Considering Adoption for Your Baby?
• Do your research. Learn all you can about adoption and how it works. Seek out support groups and web sites that will give you a good idea of what to expect. Connect with others that have experience and knowledge regarding adoption. It’s very helpful to talk to women who have already placed their babies. They are the only ones who truly know what it feels like. Also make sure you research any agencies you are considering working with. A reputable agency will offer lots of support, including counseling before and after the adoption. They will have your best interests at heart and will never pressure you to place your baby.
• Meet with potential adoptive parents. Although it may seem scary or intimidating, it’s vital you meet with any potential adoptive parents you are considering. Don’t be afraid to ask lots of questions in order to determine if they will be the right fit. Most couples who are seeking to adopt will be more than happy to share their thoughts on parenting, religious preferences, home environment, family background, occupations, leisure activities and more. By talking with them, you will get a good sense of who they are and if you think their home will be the right environment for your child to grow up in.
• Do what feels right for you. If at any point prior to the adoption, you decide that you want to parent your child, then walk away. This is your life and your baby, so you need to feel comfortable with your decision. Many birth mothers have told me that placing their babies for adoption was the hardest thing they ever did. Some believe they made the right choice; others regret their decision and wish they would have chose to parent. Trust your instincts and make sure you do what feels right for you. No one else can or should make that choice for you.
• Decide what you’re comfortable with. Gone are the days when a birth parent placed their baby and spent years wondering how that child is doing. Today’s adoptions almost always involve some degree of openness. Decide what you’re comfortable with and what type of relationship you want to have with your child and the adoptive parents. Some birth mothers opt for phone calls and visits; others choose to receive pictures, letters and/or emails. Figure out what you want and then find a couple that wants the same kind of relationship.

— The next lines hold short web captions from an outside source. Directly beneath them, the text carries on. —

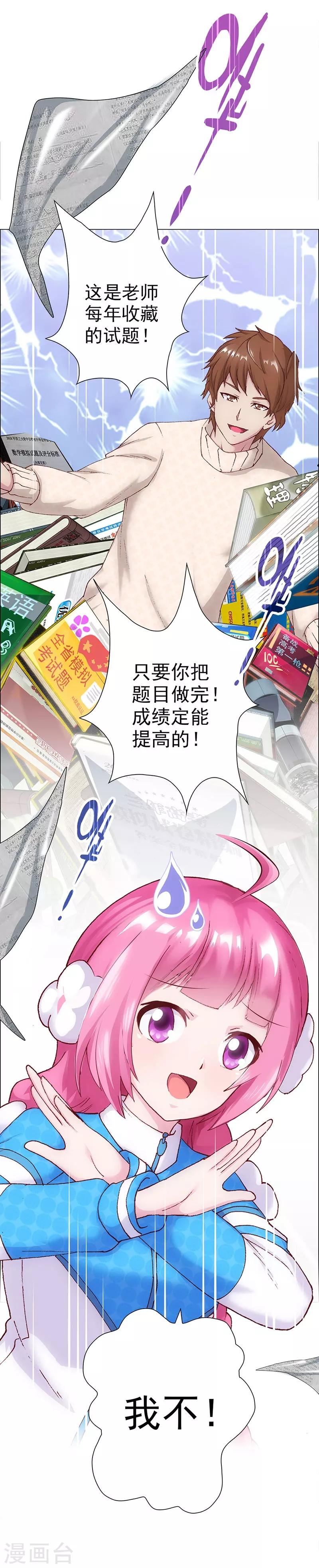 第5话 小七的校园生活-第5话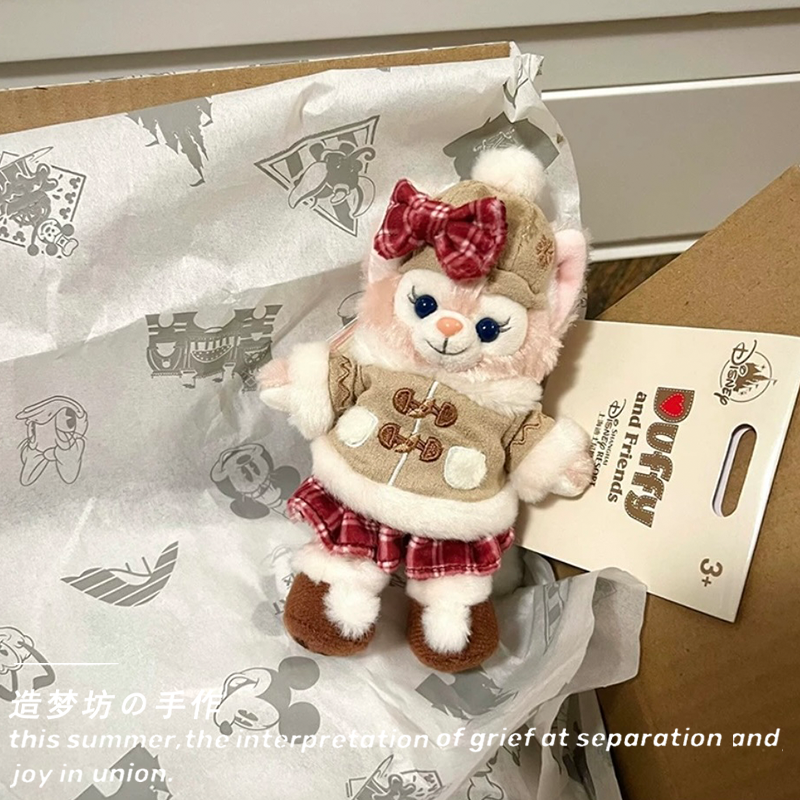 冬迪冬日挂件玲娜贝儿睡衣钥匙扣懒懒娃衣圣诞节着替公仔站姿衣服,淘宝优惠券,粉丝福利购,淘宝优惠卷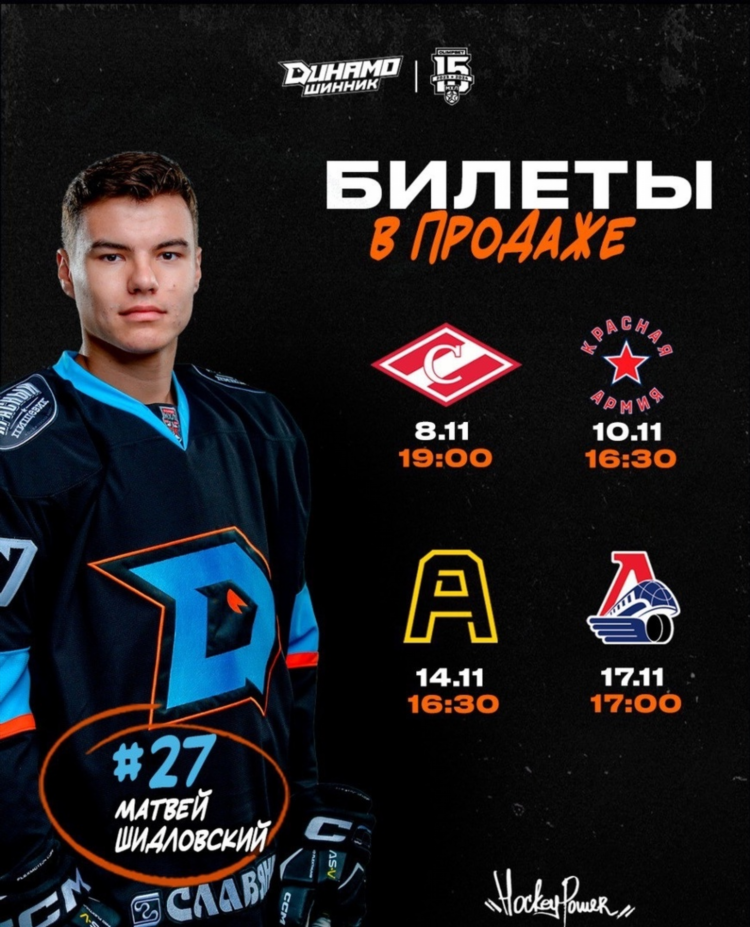 Хоккей шинник бобруйск расписание игр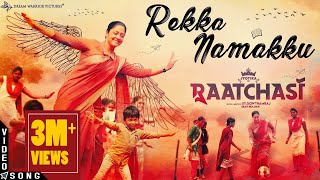 Raatchasi  Rekka Namakku Video Song  Jyotika  Sy Gowtham Raj  Sean Roldan  Srinidhi S [upl. by Canfield689]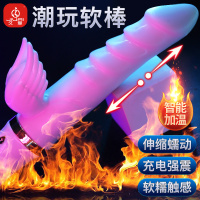 久爱(JIUAI)天使&恶魔震动棒成人情趣用品自慰器潮玩具假阳具
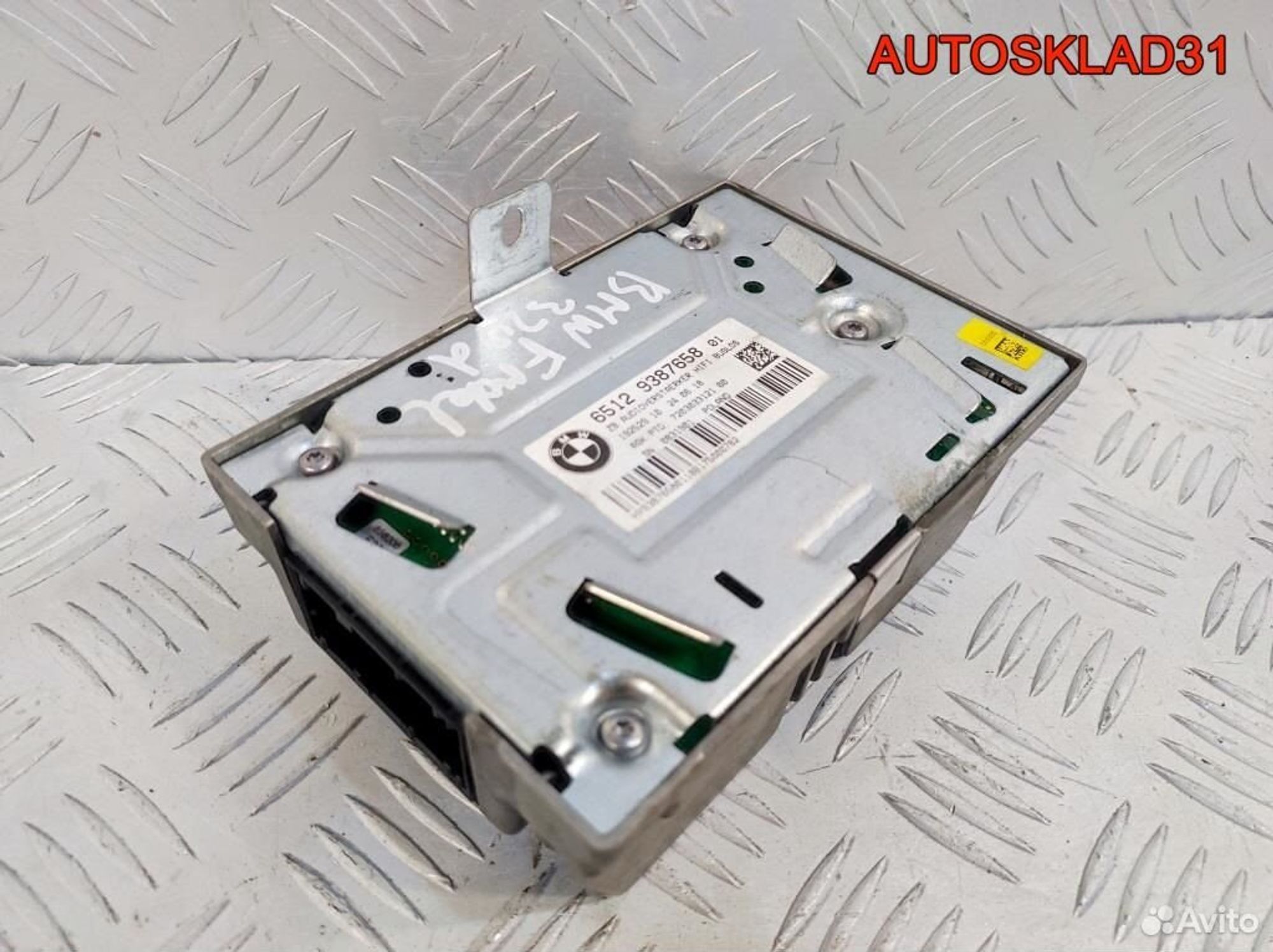 Усилитель акустической системы BMW F30 65129387658, 20300 рублей, Дубовое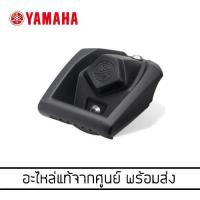 ราคา YAMAHA XMAX/All New Yamaha NMAX155 ขายึดเอนกประสงค์ *แท้จากศูนย์ (B74-F81A0-10-00) (983074767)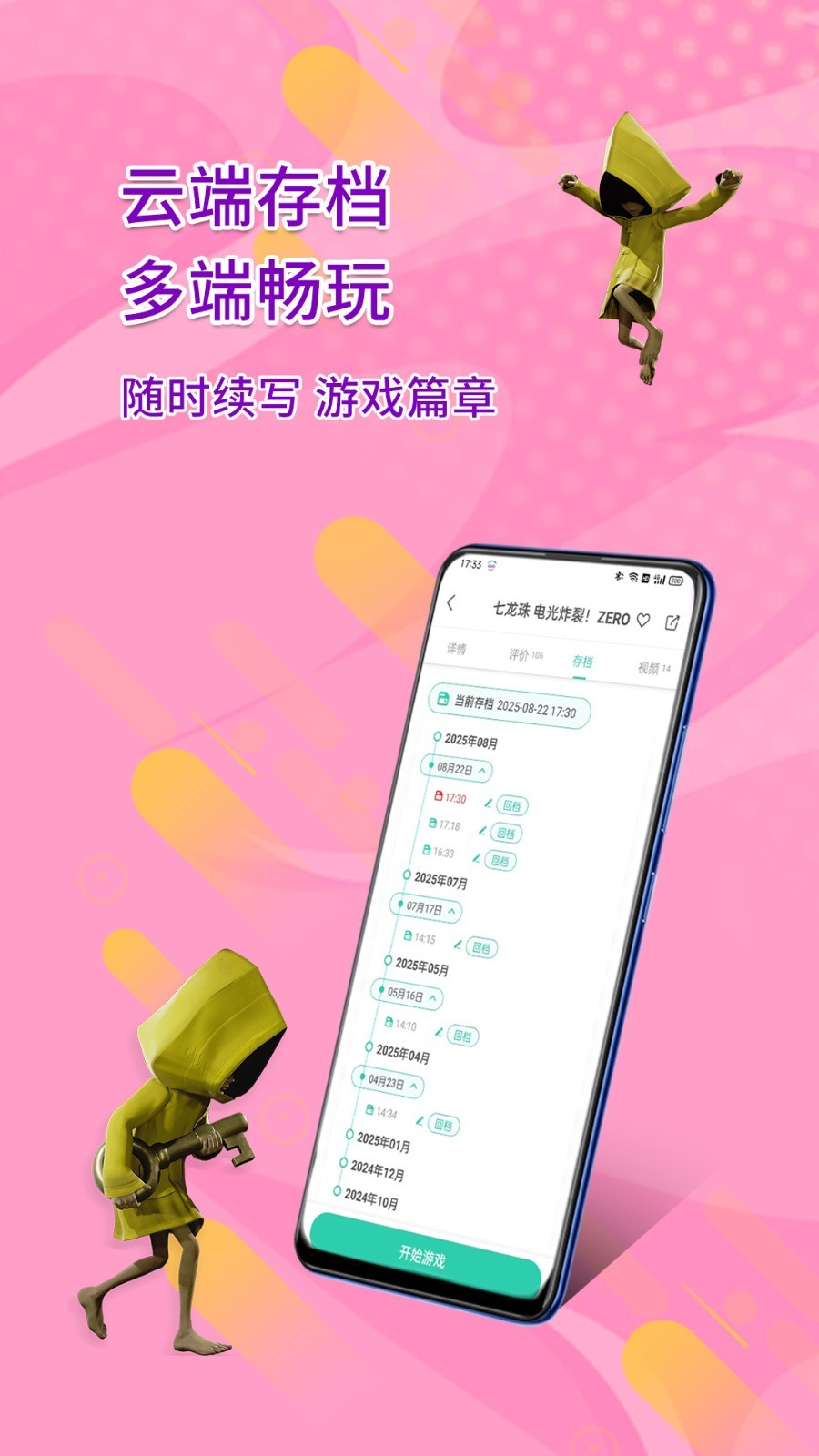 饺子云游戏免费版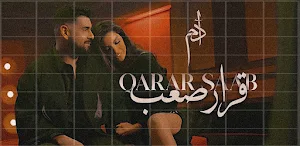 ادم قرار صعب Screenshot 0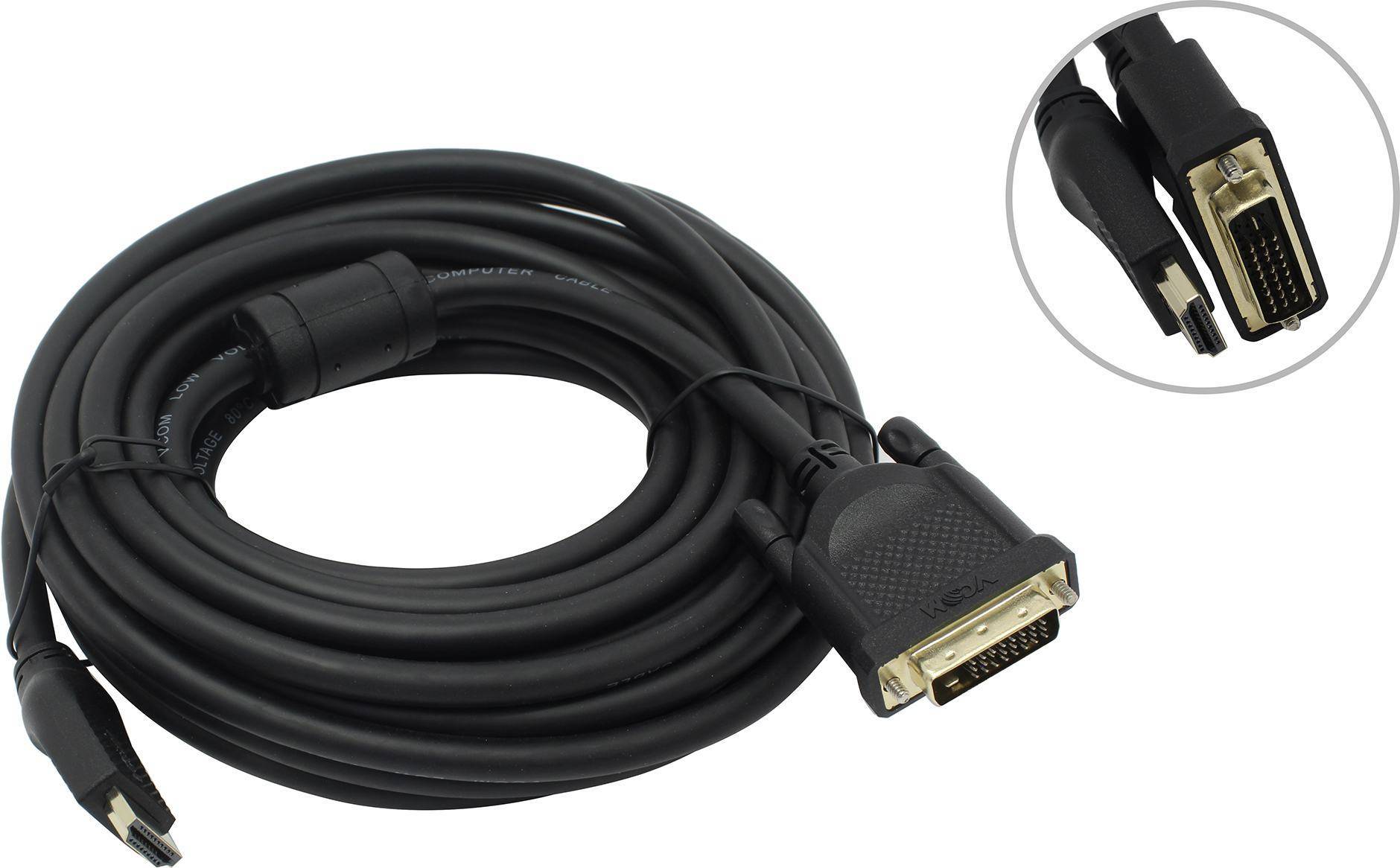 Кабель HDMI VCOM CG484GD-7.5M, HDMI AM — DVI(24+1)M, 7.5 м, медь, 1080p@60 Гц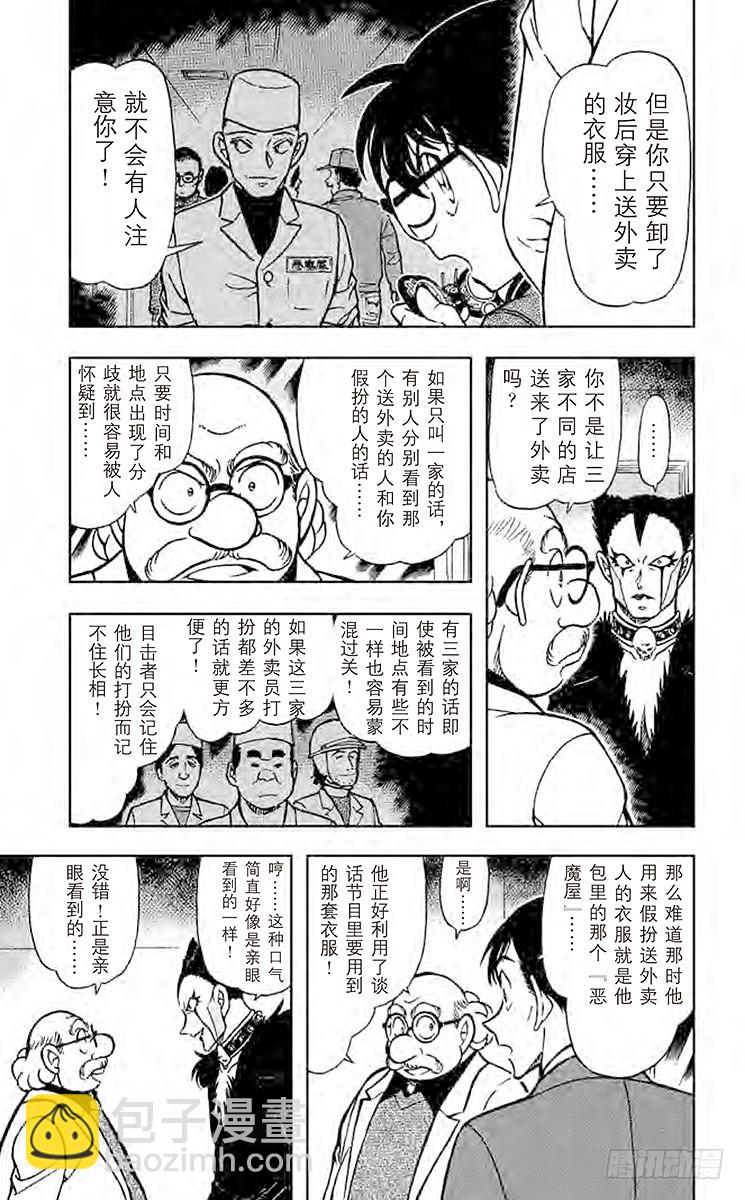🍟名侦探柯南 FILE.7 恶魔的眼泪 第5页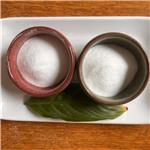 Lidocaine Hydrochloride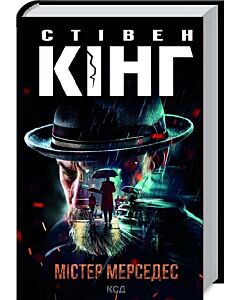 Фото - Містер Мерседес. Книга 1 (Трилогія про Білла Годжеса)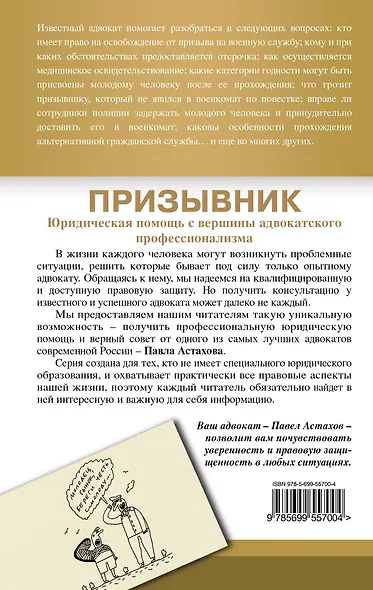 Призывник: юридическая помощь с вершины адвокатского профессионализма - фото 2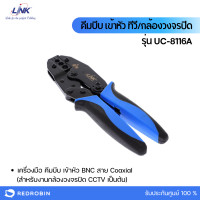 ราคา link คีมเข้าหัวและคีมปอกสาย rg59/rg6/rg11 รุ่น uc-8116a (12137711)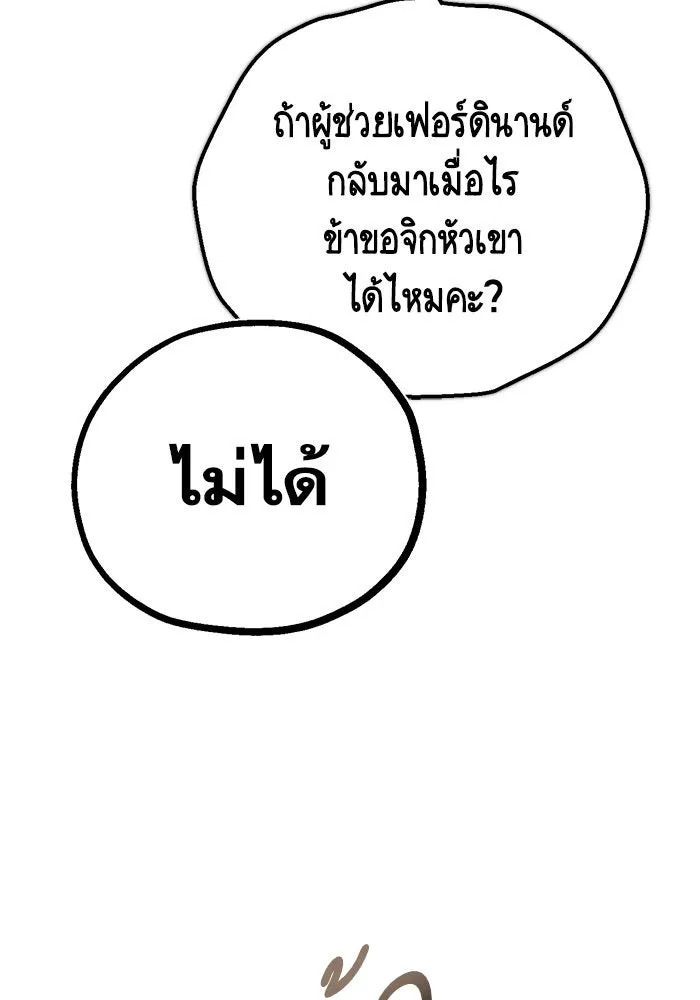 บุตรีดยุกขอไม่แต่งงานbrกับหนุ่มในฝัน ตอนที่ 83 รูปที่ 115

• Seek counseling. Adoption is a life-changing decision and no matter how you feel about it, you will grieve your loss. It’s not something that will just go away. You will love and miss your child for the rest of your life. Expect to feel sad and depressed. Make sure you have the resources and support you need to cope with any challenges that arise.
Adoption isn’t right for everyone, but by learning and exploring your options, you will know in your heart what is right for you.